> _Requirements_:
Please write what comes next in the peer review letter on metacognition in visual detection and discrimination, picking up after its last sentence.

> _Passage to read_:
++++++++++++++++++++
Thorsten KahntReviewing Editor; Northwestern University, United States

Joshua I GoldSenior Editor; University of Pennsylvania, United States

Michael GrazianoReviewer; Princeton University
In the interests of transparency, eLife publishes the most substantive revision requests and the accompanying author responses.
Acceptance summary:
This study explores whether neural correlates of metacognitive judgments differ between detection and discrimination tasks. Results show that neural correlates of confidence in frontopolar cortex differ by task, such that activity correlates nonlinearly with confidence in detection tasks. In addition, the authors show that right temporoparietal junction is uniquely recruited for absence judgments.
Decision letter after peer review:
Thank you for submitting your article "Distinct neural contributions to metacognition for detecting (but not discriminating) visual stimuli" for consideration by eLife. Your article has been reviewed by three peer reviewers, one of whom is a member of our Board of Reviewing Editors, and the evaluation has been overseen by Joshua Gold as the Senior Editor. The following individual involved in review of your submission has agreed to reveal their identity: Michael Graziano (Reviewer #3).
The reviewers have discussed the reviews with one another and the Reviewing Editor has drafted this decision to help you prepare a revised submission.
++++++++++++++++++++
> _Data entries_:

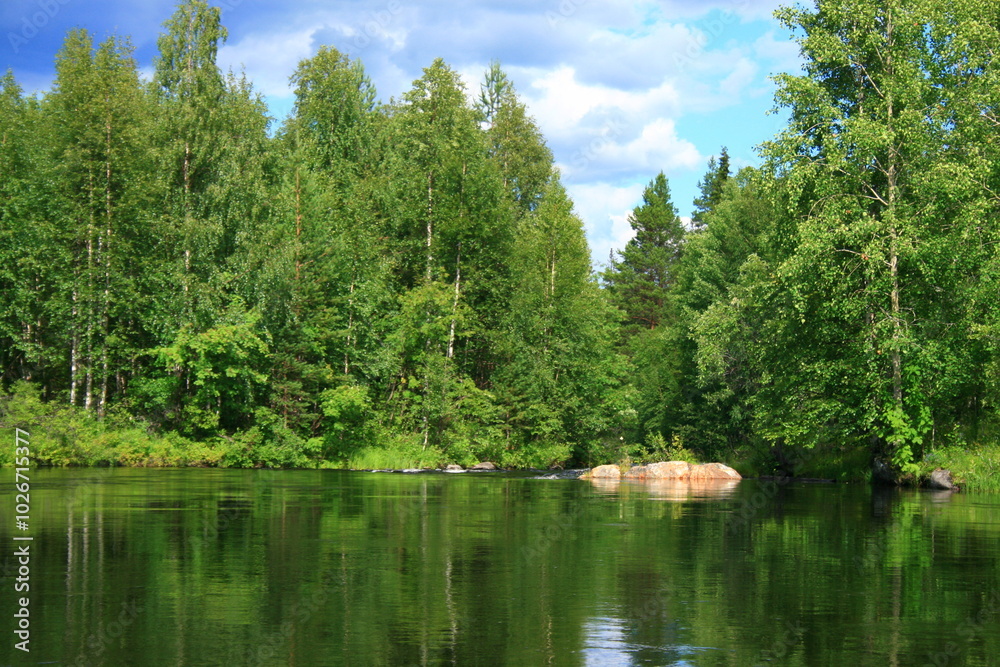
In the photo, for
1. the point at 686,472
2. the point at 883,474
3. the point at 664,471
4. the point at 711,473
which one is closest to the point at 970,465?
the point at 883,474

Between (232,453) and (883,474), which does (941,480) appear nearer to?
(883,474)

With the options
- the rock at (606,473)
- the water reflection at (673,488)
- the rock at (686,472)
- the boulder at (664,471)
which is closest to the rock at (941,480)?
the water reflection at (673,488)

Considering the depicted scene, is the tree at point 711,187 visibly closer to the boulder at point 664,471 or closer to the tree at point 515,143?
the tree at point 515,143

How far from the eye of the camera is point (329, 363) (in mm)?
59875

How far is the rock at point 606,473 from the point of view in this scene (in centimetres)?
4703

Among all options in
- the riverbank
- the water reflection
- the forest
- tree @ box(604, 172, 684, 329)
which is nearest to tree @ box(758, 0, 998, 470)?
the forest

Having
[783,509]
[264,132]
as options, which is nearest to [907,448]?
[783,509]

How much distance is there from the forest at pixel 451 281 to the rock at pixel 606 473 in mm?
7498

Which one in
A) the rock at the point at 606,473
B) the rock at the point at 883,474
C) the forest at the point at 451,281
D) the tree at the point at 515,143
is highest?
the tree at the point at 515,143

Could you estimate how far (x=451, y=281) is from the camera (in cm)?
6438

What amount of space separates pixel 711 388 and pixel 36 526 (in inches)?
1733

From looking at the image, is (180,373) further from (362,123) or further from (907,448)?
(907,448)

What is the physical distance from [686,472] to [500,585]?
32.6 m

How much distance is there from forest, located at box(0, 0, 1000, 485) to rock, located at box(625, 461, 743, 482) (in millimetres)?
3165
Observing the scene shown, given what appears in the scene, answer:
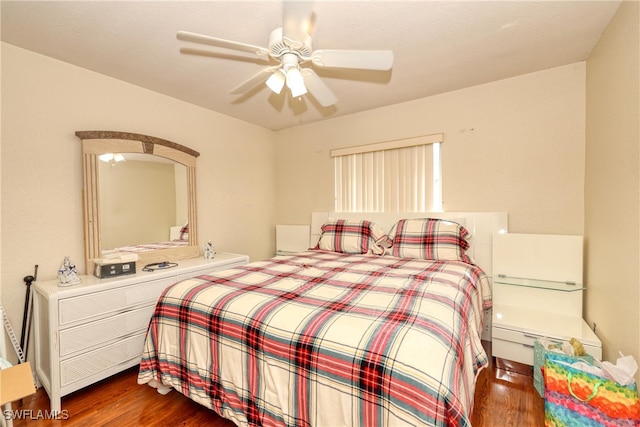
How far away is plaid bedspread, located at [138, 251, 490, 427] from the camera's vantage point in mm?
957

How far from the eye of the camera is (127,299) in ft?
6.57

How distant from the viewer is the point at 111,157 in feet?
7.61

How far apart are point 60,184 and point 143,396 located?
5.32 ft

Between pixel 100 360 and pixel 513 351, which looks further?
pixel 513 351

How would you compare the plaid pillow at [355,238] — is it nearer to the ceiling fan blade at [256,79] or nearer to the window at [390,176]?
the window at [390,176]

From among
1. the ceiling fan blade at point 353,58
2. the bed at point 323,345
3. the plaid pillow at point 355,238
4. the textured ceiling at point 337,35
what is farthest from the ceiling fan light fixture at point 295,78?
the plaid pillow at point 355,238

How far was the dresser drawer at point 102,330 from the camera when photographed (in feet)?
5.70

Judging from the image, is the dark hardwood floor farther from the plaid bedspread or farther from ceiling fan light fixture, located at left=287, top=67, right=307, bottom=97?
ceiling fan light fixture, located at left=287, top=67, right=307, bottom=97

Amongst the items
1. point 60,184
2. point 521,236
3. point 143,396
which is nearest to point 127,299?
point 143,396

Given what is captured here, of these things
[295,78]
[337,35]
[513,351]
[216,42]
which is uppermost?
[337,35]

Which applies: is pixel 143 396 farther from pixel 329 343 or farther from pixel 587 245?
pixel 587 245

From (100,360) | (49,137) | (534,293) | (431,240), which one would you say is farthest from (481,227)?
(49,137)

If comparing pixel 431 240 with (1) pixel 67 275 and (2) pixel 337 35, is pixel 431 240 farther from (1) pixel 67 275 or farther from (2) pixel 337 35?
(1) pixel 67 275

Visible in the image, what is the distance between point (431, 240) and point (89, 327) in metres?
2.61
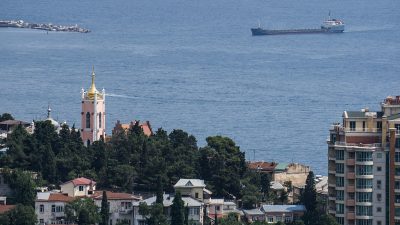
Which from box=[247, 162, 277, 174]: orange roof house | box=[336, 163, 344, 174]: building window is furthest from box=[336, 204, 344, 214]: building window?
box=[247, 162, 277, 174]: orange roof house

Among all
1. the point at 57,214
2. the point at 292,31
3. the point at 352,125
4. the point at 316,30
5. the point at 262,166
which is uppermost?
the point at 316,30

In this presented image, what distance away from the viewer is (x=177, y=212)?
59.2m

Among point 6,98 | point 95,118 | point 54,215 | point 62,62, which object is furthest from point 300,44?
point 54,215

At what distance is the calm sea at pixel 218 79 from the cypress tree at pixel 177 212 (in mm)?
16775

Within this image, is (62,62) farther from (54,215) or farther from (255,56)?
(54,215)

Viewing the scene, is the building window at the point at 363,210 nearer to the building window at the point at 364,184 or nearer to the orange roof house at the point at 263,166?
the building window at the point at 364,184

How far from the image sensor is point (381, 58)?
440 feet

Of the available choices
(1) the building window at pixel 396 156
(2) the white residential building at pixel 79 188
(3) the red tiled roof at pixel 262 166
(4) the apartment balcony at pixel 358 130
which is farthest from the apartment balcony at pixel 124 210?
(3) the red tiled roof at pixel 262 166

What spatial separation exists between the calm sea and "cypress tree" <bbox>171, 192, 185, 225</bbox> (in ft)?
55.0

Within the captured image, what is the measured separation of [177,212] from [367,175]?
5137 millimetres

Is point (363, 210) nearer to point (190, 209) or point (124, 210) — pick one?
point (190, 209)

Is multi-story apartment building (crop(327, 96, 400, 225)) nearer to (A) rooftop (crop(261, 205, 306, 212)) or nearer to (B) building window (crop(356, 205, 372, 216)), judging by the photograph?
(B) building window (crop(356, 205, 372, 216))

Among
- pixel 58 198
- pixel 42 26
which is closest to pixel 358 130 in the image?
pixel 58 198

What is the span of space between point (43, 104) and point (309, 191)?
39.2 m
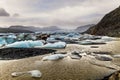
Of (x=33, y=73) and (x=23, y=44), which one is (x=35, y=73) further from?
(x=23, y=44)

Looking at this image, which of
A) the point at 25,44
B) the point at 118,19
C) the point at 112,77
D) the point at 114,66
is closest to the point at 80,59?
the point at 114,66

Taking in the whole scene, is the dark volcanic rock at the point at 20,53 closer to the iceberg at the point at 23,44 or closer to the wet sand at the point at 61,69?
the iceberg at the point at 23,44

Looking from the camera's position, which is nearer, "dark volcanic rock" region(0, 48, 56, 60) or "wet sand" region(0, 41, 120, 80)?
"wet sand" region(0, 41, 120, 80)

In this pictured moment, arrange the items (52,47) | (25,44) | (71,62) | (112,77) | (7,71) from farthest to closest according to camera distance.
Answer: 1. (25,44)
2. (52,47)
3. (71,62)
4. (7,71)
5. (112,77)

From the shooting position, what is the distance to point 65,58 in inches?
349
++++++++++++++++++++
> _Answer to this task_:
Summary:
This study explores the neural correlates of metacognitive judgments of detection compared to discrimination. The authors find that confidence in detection judgments differs from that of discrimination in frontopolar cortex, and that right TPJ may be involved in confidence for absence judgments. Most importantly, they show that activity in detection judgements has a quadratic relationship with confidence ratings. All reviewers agreed that the paper is interesting and informative. However, there were also questions regarding the Discussion and whether alternative explanations have been adequately explored.
Essential revisions:
1) More needs to be said in the Discussion about what the quadratic confidence effects really mean. Do these signals originate from neurons that show a quadratic relationship between firing and confidence, or do they come from two overlapping populations that show positive and negative linear relationships with confidence, respectively? In the former case, what do neurons that respond to only to very high and very low confidence really signal. To these neurons encode confidence as such or a function of confidence? For instance, such a function could be the confidence of the confidence rating, which, as for any subjective report, should be higher at the extremes of the scale. However, in this case, it is the confidence about the confidence rating not the confidence about the perceptual judgement. The question is whether you would still observe quadratic confidence effects in detection task if there was no confidence rating? The authors bring up the related concept of metaconfidence as it can be derived from the Bayesian inference model. But it is not made clear enough that here confidence is on precision not on the detection judgement itself. These issues of metaconfidence need to be discussed more expansively and also independently of the Bayesian model.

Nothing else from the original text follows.